"I'll do it tomorrow"
Four words, that seem like basic procrastination, are actually a hiding place for so much sin.
"I'll get back into my 'regular' time in the Word tomorrow."
"I'll have more self-control with food tomorrow."
"I'll be kinder to my children tomorrow, when I've had a better night's sleep."
"I'll invite that young couple over another day - maybe tomorrow."
"I'll get to that pile that my husband keeps asking me to go through, but not until tomorrow."
"I'll pray for that friend when I have more time to myself tomorrow."
"I'll be more consistent with training and discipline tomorrow."
"I'll do" and "tomorrow" are staples in my mental vocabulary, giving me a false sense of power, security, and dominion over my flesh. But they lie.
The lie of "I'll do..." is that in my own efforts, by my own intelligence and savvy, I can muster up the ability to create lasting change. It's thinking that I'm able to wake up one day and be different, just because I want to be. It's living in the delusion that my flesh isn't that strong, sin isn't that bad, and I'm not that enslaved. I can do it.
The life of "tomorrow..." is that I'm in control of time and don't live by human limitations. Although the sins of others needs to be stopped immediately, I can do mine for a little longer without really reaping any serious consequences. It's presuming on God's grace, making it cheap for my own convenience. It's thinking that I'm in charge of what happens tomorrow, and believing it's guaranteed to be there.

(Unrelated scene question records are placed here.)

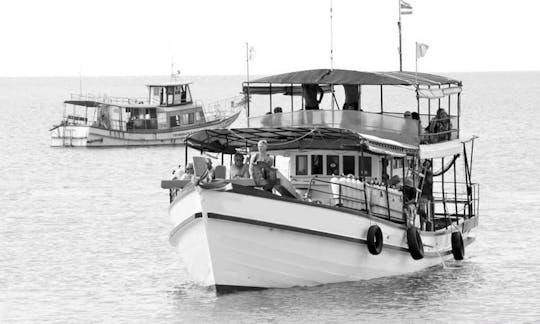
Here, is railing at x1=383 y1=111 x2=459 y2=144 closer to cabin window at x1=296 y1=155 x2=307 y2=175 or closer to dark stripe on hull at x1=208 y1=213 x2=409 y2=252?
cabin window at x1=296 y1=155 x2=307 y2=175

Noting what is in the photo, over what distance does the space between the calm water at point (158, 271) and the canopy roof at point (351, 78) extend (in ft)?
16.0

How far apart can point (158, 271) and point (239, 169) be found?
728cm

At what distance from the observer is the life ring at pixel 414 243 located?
34.7 m

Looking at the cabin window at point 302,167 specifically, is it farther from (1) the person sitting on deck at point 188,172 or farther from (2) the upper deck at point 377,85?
(1) the person sitting on deck at point 188,172

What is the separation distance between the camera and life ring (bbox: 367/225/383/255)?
32812 mm

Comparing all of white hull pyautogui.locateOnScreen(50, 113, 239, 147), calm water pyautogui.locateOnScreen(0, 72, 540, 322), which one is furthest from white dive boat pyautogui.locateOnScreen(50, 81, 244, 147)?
calm water pyautogui.locateOnScreen(0, 72, 540, 322)

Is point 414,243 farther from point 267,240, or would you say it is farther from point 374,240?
point 267,240

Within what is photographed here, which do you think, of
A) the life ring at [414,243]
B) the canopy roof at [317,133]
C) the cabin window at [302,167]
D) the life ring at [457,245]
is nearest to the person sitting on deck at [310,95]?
the canopy roof at [317,133]

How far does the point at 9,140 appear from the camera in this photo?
115 metres

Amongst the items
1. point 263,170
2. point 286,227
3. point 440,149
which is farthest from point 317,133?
point 440,149

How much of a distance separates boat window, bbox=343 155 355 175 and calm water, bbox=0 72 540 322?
2835 millimetres

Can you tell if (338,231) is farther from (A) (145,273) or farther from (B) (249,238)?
(A) (145,273)

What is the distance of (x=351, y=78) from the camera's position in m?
35.9

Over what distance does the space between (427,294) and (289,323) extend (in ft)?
17.3
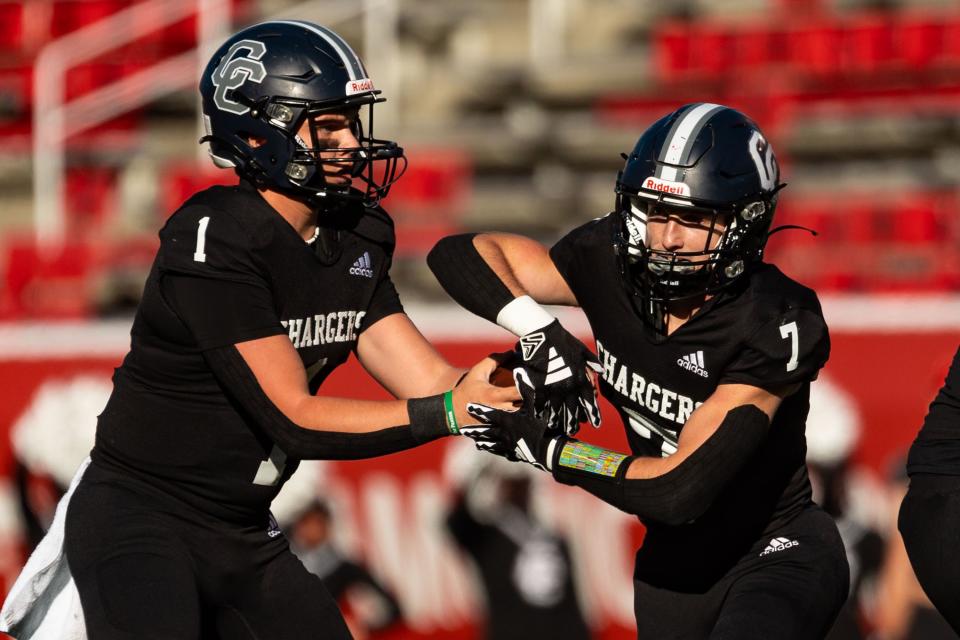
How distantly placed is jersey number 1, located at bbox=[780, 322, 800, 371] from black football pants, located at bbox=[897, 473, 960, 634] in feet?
1.87

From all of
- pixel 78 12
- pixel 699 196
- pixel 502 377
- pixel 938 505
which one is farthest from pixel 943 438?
pixel 78 12

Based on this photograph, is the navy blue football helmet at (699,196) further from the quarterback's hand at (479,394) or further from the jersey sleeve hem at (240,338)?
the jersey sleeve hem at (240,338)

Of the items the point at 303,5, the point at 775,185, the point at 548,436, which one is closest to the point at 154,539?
the point at 548,436

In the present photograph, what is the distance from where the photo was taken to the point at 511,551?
7.09 m

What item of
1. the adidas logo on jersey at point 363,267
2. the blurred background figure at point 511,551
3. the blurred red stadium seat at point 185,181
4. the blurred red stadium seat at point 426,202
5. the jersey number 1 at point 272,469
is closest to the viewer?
the jersey number 1 at point 272,469

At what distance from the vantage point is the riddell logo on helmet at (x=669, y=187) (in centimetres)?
376

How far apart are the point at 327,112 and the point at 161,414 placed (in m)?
0.87

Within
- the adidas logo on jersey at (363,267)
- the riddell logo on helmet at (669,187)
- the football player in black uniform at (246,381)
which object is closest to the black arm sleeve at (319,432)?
the football player in black uniform at (246,381)

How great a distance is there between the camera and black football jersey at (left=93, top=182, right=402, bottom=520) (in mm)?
3756

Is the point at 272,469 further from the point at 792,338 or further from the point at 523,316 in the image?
the point at 792,338

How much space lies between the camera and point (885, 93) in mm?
9992

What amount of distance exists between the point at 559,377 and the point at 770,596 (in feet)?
2.40

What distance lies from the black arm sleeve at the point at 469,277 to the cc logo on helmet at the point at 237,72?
0.65 metres

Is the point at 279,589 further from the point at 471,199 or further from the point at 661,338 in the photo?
the point at 471,199
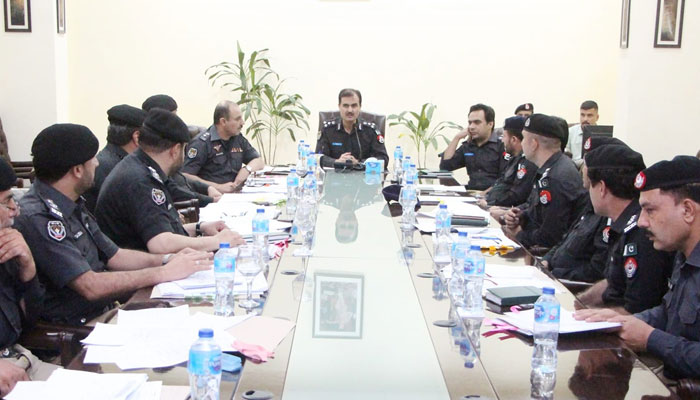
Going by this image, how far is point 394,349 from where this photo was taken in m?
1.91

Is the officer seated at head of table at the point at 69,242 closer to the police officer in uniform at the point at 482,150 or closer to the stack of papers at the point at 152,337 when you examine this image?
the stack of papers at the point at 152,337

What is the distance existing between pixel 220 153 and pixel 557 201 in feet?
8.84

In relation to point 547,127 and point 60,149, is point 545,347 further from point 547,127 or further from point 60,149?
point 547,127

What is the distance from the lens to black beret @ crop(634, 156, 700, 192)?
88.6 inches

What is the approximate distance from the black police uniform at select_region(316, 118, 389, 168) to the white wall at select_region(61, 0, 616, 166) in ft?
4.89

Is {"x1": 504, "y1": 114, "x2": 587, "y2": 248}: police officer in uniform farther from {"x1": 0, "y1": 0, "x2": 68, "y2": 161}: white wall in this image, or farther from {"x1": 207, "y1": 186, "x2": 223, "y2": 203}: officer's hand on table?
{"x1": 0, "y1": 0, "x2": 68, "y2": 161}: white wall

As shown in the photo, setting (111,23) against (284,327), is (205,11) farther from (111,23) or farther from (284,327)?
(284,327)

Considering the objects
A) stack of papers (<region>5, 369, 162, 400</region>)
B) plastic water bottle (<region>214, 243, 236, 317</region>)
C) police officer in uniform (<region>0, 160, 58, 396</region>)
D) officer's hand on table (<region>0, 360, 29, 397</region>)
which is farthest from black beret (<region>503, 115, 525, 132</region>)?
stack of papers (<region>5, 369, 162, 400</region>)

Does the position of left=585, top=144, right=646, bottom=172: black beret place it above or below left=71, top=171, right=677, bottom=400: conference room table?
above

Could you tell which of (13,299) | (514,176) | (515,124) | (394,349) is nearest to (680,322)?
(394,349)

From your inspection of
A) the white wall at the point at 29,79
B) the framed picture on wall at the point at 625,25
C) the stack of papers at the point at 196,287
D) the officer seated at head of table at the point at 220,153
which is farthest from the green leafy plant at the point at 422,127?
the stack of papers at the point at 196,287

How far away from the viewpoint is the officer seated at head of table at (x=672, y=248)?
2.11 m

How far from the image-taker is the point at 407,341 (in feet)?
6.45

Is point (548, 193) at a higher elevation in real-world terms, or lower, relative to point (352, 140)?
lower
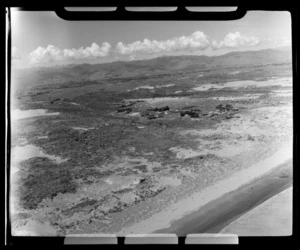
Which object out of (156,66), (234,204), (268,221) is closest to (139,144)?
(156,66)

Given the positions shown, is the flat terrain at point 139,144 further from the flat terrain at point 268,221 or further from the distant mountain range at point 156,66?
the flat terrain at point 268,221

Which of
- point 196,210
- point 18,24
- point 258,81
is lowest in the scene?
point 196,210

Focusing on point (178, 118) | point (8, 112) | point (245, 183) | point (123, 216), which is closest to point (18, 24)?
point (8, 112)

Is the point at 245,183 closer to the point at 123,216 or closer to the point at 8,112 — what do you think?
Answer: the point at 123,216

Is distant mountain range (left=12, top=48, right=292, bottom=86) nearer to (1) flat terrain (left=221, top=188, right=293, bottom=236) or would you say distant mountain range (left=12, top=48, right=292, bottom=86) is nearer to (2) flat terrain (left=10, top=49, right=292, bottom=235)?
(2) flat terrain (left=10, top=49, right=292, bottom=235)

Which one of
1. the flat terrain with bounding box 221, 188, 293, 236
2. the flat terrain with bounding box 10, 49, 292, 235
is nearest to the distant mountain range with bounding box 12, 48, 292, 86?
the flat terrain with bounding box 10, 49, 292, 235

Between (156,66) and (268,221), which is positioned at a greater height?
(156,66)

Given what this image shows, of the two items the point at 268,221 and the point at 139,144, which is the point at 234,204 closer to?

Instead of "I'll do it tomorrow" it's time to start saying, "God help me...today." It's immediate repentance when I feel my heart resisting holiness and longing to live for myself. It's stopping in my tracks, acknowledging my own inability, and crying out for his ability. It's getting down to pray in those moments, even with my kids beside me to admit, "Mommy needs God's help."
Putting off a load of laundry until tomorrow might be the right course of action sometimes, depending on the situation - but when it comes to the serious matters of the heart, like the matters of self-serving pride, TODAY is the day for turning to the Lord.